§ **TEXTO PROPORCIONADO**
Noviembre de 1999, teatro Raval. En un evento sobre cortometrajes el invitado era un joven (pero ya experto) Juanma Bajo Ulloa, que presentaba la reproducción de sus propios cortos —Akixo y El reino de Víctor entre otros— con un coloquio posterior. En pleno arranque me arrastré hasta el lugar en mi versión adolescente para disfrutar el momento, y tras las proyecciones sólo había una cosa que se me ocurría preguntar: «¿a ti qué te inspiran los pies?». No me quedé para proponer la pregunta, espero que alguien se la hiciera, desde entonces es algo que me intriga sobremanera. Siempre que pienso en Juanma Bajo Ulloa, vienen a mi cabeza miles de planos de pies.
Por aquel entonces lo más reciente en su cinematografía era su vertiente ácida y socarrona, esa que todo el mundo celebra al asociar al director con Airbag —junto a su «concepto» y las tortillas rusas—. Bien, ha vuelto después de muchos años desaparecido para preservar el espíritu de Airbag (no sabemos si sólo de un modo ilusorio) con Rey Gitano, desde el viernes en cines.

§ **DATOS REGISTRADOS**
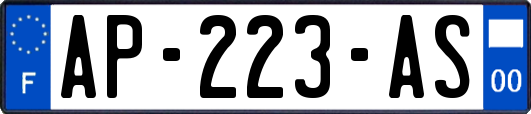 F
AP-223-AS
00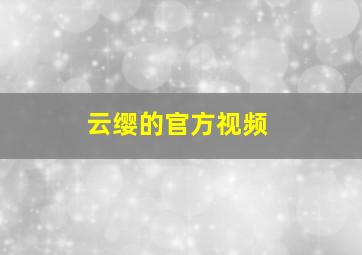 云缨的官方视频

§ **TAREAS POR RESOLVER**
1: Responde con datos del texto sobre Juanma Bajo Ulloa:
(a) ¿En qué mes y año, y en qué teatro, se celebró el evento sobre cortometrajes?
(b) ¿Qué pregunta era lo único que se le ocurría plantear tras las proyecciones?
(c) ¿Con qué película ha vuelto el director y desde cuándo está en cines?
2: Cita del texto sobre Juanma Bajo Ulloa todo el tramo que va desde «Noviembre de 1999, teatro» hasta «planos de pies.».
El listado no se necesita en ningún caso.

§ **EJERCICIO RESUELTO**
1:
(a) En noviembre de 1999, en el teatro Raval.
(b) «¿a ti qué te inspiran los pies?»
(c) Con Rey Gitano, en cines desde el viernes.

2:
Noviembre de 1999, teatro Raval. En un evento sobre cortometrajes el invitado era un joven (pero ya experto) Juanma Bajo Ulloa, que presentaba la reproducción de sus propios cortos —Akixo y El reino de Víctor entre otros— con un coloquio posterior. En pleno arranque me arrastré hasta el lugar en mi versión adolescente para disfrutar el momento, y tras las proyecciones sólo había una cosa que se me ocurría preguntar: «¿a ti qué te inspiran los pies?». No me quedé para proponer la pregunta, espero que alguien se la hiciera, desde entonces es algo que me intriga sobremanera. Siempre que pienso en Juanma Bajo Ulloa, vienen a mi cabeza miles de planos de pies.